Establishing a workflow that utilizes LLMs to generate and downscale systems from TF to HDL.
Introducing a new approach for converting HLS to GDSII using open-source PDKs and tools.
Achieving the fabrication of a CNN IC entirely created by AI.
Setting a precedent for current AI-generated systems by providing specific system information, such as core area, cells per square millimeter, latency, power consumption, number of flip-flops, and total number of cells.
Offering open-source access to the entire project, from the initial conversation with the AI to the final GDSII files generated.
These findings directly address our central research question, “are contemporary commercial LLMs capable of producing synthesizable and manufacturable CNN hardware designs using the first open-source PDKs (SKY130A)?”,by providing new understanding and evidence that current commercial LLMs are not capable of directly creating a CNN in HDL; however, they are capable of creating synthesizable HLS code that can be used to generate IC with open-source tools. The paper elucidates the development of AI by AI, an innovative IC harnessing the power of AI. Our methodology involved the transformation of AI-generated TF code into Verilog, progressing through layout implementation and seamless integration with a RISC-V via Caravel. This process ultimately enabled us to propel AI by AI into the manufacturing phase through the ChipIgnite program.

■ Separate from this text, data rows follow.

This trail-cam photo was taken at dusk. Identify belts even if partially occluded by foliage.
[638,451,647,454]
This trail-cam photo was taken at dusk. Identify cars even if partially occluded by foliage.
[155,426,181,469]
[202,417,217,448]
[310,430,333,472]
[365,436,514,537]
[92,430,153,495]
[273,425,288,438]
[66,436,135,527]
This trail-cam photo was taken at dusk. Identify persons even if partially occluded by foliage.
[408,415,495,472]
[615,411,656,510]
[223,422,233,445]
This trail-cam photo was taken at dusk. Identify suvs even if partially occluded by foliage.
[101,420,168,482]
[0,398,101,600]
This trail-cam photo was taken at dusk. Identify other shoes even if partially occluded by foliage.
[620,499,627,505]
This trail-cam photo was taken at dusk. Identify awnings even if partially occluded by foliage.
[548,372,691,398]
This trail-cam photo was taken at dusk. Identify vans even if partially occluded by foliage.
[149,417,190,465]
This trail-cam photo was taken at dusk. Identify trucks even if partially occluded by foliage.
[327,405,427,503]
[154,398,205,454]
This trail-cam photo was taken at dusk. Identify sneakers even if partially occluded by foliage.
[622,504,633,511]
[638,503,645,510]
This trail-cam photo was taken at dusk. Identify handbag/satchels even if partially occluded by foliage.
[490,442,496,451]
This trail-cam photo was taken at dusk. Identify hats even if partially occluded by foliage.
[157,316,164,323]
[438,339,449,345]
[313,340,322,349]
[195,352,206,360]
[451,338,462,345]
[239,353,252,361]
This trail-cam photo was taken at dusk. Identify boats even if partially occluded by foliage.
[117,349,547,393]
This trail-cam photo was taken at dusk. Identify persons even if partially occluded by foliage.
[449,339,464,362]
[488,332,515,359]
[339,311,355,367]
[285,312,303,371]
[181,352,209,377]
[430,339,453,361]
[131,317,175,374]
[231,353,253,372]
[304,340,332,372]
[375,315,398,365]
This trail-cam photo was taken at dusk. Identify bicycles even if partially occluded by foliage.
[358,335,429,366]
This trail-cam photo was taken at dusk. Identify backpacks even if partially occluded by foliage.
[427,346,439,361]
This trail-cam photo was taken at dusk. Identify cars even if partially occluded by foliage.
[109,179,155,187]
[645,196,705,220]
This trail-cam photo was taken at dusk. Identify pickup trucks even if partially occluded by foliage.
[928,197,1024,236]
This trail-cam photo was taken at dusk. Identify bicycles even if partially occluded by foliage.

AI by AI stands as a pioneering achievement, being the first CNN IC of its kind to be entirely conceptualized by AI and be fabricated with the open-source PDK SKY130A. Our approach harmoniously merges cutting-edge technologies, such as commercial LLMs, with more traditional ones like HLS and Verilog, creating an innovative workflow for developing intricate digital systems, particularly CNNs, and exploring the capacities of the current LLM. Frameworks like Caravel and multi-project wafer programs such as ChipIgnite have simplified and made cost-effective the layouts development and fabrication process.
While current commercial LLMs may not yet excel in rapidly and accurately producing Verilog and VHDL code, they have matured enough to proficiently handle programming tasks. The sequential transition from higher abstraction to lower abstraction languages, supplemented by tools like HLS, empowers us to generate functional Verilog code that seamlessly integrates into the silicon-level implementation process. This combination of technologies and methodologies has opened new horizons for AI-driven IC development.